然后我们可以创建一些函数来生成回归结果中的每一行,以执行如下操作:
def process(x):
if len(x) >= 10:
reg = smf.ols('a ~ b', data=x).fit()
print(reg.params)
return [
# b from params
reg.params['b'],
# b from tvalues
reg.tvalues['b'],
# Both lower and upper b from conf_int()
*reg.conf_int().loc['b', :].tolist()
]
# Return NaN in the same dimension as the results
return [np.nan] * 4
df = df.join(
# join new DataFrame back to original
pd.DataFrame(
(process(x) for x in df.rolling(10)),
columns=['coef', 't', 'lower', 'upper']
)
)
df
:
a b coef t lower upper
0 1 3 NaN NaN NaN NaN
1 3 5 NaN NaN NaN NaN
2 5 6 NaN NaN NaN NaN
3 7 2 NaN NaN NaN NaN
4 4 4 NaN NaN NaN NaN
5 5 6 NaN NaN NaN NaN
6 6 2 NaN NaN NaN NaN
7 4 5 NaN NaN NaN NaN
8 7 7 NaN NaN NaN NaN
9 8 1 -0.216802 -0.602168 -1.047047 0.613442
10 9 9 0.042781 0.156592 -0.587217 0.672778
11 1 5 0.032086 0.097763 -0.724742 0.788913
12 3 3 0.113475 0.329006 -0.681872 0.908822
13 5 2 0.198582 0.600297 -0.564258 0.961421
14 7 5 0.203540 0.611002 -0.564646 0.971726
15 4 4 0.236599 0.686744 -0.557872 1.031069
16 5 3 0.293651 0.835945 -0.516403 1.103704
17 6 6 0.314286 0.936382 -0.459698 1.088269
18 4 4 0.276316 0.760812 -0.561191 1.113823
19 7 1 0.346491 1.028220 -0.430590 1.123572
20 8 1 -0.492424 -1.234601 -1.412181 0.427332
21 9 9 0.235075 0.879433 -0.381326 0.851476
设置:
import pandas as pd
import numpy as np
import statsmodels.formula.api as smf
df = pd.DataFrame({
'a': [1, 3, 5, 7, 4, 5, 6, 4, 7, 8, 9, 1, 3, 5, 7, 4, 5, 6, 4, 7, 8, 9],
'b': [3, 5, 6, 2, 4, 6, 2, 5, 7, 1, 9, 5, 3, 2, 5, 4, 3, 6, 4, 1, 1, 9]
})
Rolling.apply
分别对每一列应用滚动操作(相关
关注 user3226167's RollingOLS.from_formula
来自 statsmodels.regression.rolling.
from statsmodels.regression.rolling import RollingOLS
df = pd.DataFrame({'a':[1,3,5,7,4,5,6,4,7,8,9,1,3,5,7,4,5,6,4,7,8,9],
'b':[3,5,6,2,4,6,2,5,7,1,9,5,3,2,5,4,3,6,4,1,1,9]})

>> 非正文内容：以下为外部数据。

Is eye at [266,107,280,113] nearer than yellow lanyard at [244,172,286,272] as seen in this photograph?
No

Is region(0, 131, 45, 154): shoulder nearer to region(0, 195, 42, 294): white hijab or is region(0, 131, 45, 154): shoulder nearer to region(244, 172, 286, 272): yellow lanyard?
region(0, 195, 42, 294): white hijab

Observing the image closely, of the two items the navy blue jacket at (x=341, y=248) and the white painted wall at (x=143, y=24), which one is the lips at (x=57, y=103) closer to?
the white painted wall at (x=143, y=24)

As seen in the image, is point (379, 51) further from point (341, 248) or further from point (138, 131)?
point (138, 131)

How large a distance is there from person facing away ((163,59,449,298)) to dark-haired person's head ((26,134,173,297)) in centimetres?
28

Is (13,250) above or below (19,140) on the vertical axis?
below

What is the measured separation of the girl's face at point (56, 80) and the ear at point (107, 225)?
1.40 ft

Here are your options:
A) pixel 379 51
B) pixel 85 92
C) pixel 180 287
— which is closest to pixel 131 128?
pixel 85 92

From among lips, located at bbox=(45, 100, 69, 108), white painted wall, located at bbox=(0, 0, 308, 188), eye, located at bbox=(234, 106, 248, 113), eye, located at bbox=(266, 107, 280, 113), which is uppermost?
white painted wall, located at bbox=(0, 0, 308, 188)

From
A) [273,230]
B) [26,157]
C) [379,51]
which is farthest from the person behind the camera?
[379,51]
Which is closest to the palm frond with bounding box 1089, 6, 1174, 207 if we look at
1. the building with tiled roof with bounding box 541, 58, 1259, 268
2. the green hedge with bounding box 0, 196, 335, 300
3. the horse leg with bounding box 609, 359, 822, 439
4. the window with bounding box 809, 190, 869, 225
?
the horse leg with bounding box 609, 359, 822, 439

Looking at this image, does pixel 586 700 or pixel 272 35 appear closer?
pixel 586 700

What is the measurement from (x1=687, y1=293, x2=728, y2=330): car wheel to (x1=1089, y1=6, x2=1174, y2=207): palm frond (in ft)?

model = RollingOLS.from_formula('a ~ b', data = df, window=10)
reg_obj = model.fit()
# estimated coefficient
b_coeff = reg_obj.params['b'].rename('coef')
# b t-value
b_t_val = reg_obj.tvalues['b'].rename('t')
# 95 % confidence interval of b
b_conf_int = reg_obj.conf_int(cols=[1]).droplevel(level=0, axis=1)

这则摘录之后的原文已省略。